Stem Cells: Hip Preservation and Regeneration
In patients who have early focal or partial area wear and tear in the hip joint with loss of articular cartilage on one side of the joint (usually the outer socket area), it may be possible to consider joint preservation surgery with a cartilage patch utilising the latest regenerative techniques.
During hip arthroscopy in order to take away the cam lesion and stabilise the articular cartilage, we may be able to treat the area with microfracture of the hip and to cover the area with a synthetic membrane (synthetic collagen from porcine/pig material). We can then implant this with a layer seeded with the patients own bone marrow cells to provide some cover of the area to improve the life of your hip joint.
This is known as Autologous Matrix Implant Chondrogenesis (AMIC) and Bone Marrow Stem Cell Therapy (BMAC) with Collagen Scaffold for Cartilage Regeneration surgery.

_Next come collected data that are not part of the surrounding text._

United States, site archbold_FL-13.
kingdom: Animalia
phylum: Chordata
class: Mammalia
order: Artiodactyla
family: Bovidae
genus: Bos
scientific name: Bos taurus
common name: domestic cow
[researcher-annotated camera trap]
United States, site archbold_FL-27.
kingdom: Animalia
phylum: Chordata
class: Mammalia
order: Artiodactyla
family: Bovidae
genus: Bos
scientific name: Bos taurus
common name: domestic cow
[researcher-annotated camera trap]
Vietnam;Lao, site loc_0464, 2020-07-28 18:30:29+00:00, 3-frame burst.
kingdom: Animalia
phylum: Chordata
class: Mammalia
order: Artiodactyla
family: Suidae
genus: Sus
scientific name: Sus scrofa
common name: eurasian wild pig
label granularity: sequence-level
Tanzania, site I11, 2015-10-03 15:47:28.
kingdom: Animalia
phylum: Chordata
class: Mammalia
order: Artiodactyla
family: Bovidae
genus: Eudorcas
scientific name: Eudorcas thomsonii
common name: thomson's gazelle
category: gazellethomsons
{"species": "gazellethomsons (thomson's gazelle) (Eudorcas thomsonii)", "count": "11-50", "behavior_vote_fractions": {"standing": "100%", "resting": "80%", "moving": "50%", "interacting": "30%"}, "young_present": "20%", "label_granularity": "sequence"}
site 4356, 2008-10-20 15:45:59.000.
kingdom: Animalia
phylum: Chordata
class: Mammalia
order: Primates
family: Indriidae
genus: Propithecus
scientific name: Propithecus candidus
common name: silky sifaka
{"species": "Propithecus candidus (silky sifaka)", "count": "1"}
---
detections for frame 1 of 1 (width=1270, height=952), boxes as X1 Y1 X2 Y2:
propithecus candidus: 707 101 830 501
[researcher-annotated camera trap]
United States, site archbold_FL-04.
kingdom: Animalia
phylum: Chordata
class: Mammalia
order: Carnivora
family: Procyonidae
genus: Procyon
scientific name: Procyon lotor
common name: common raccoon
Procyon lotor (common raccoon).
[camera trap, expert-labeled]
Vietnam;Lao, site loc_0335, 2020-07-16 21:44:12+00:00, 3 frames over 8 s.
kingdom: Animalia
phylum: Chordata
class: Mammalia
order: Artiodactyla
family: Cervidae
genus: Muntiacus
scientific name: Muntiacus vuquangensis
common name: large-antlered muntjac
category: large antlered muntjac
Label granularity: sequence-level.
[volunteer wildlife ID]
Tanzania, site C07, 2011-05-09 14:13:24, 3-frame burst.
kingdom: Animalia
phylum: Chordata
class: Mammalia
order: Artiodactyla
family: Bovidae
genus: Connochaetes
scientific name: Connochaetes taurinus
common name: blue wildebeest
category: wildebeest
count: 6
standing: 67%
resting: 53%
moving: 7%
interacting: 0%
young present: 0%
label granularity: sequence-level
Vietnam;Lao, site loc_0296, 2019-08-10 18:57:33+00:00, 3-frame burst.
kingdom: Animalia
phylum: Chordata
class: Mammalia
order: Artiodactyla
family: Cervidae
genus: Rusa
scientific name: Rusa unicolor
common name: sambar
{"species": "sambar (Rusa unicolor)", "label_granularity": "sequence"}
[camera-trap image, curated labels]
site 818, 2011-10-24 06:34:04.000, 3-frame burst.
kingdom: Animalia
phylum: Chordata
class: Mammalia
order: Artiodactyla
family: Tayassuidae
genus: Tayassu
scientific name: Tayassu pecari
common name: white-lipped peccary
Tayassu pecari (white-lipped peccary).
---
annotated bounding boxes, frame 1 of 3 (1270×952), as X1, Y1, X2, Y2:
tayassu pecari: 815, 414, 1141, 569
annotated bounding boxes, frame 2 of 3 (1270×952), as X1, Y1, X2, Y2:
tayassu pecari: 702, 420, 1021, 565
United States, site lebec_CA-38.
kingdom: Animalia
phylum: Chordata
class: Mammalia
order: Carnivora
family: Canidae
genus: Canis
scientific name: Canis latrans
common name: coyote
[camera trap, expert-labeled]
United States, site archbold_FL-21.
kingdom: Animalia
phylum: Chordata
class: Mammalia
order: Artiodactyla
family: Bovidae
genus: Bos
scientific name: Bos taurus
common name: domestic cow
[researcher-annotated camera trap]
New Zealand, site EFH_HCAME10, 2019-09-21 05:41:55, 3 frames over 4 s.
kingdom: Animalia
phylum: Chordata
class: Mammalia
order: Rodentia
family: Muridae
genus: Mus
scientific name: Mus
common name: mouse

The operation takes about two hours, recovery is about three months and I have quoted chances of helping to reduce the pain immediately from 7/10 to 3/10 but
there is a risk that if fairly diffuse arthritis that is not completely appreciated on the scans is present, the pateint may end up having a hip replacement within a couple of years afterwards.
The advantage of this approach is that we at least make an attempt to keep your own hip.
This surgery including the membrane, microfracture and bone marrow cells have been in use for over 10 years with good published results of 5 years showing better than microfracture alone.
Complications include potential membrane shearing off, the microfracture not working and infection of 1%.
There have been no reported adverse effects of the membrane as it does not have any cells and we use the patients own cells for the cartilage regeneration.
If the area of damage is more diffuse, the hip may develop full blown arthritis and at which point you may need a total hip replacement.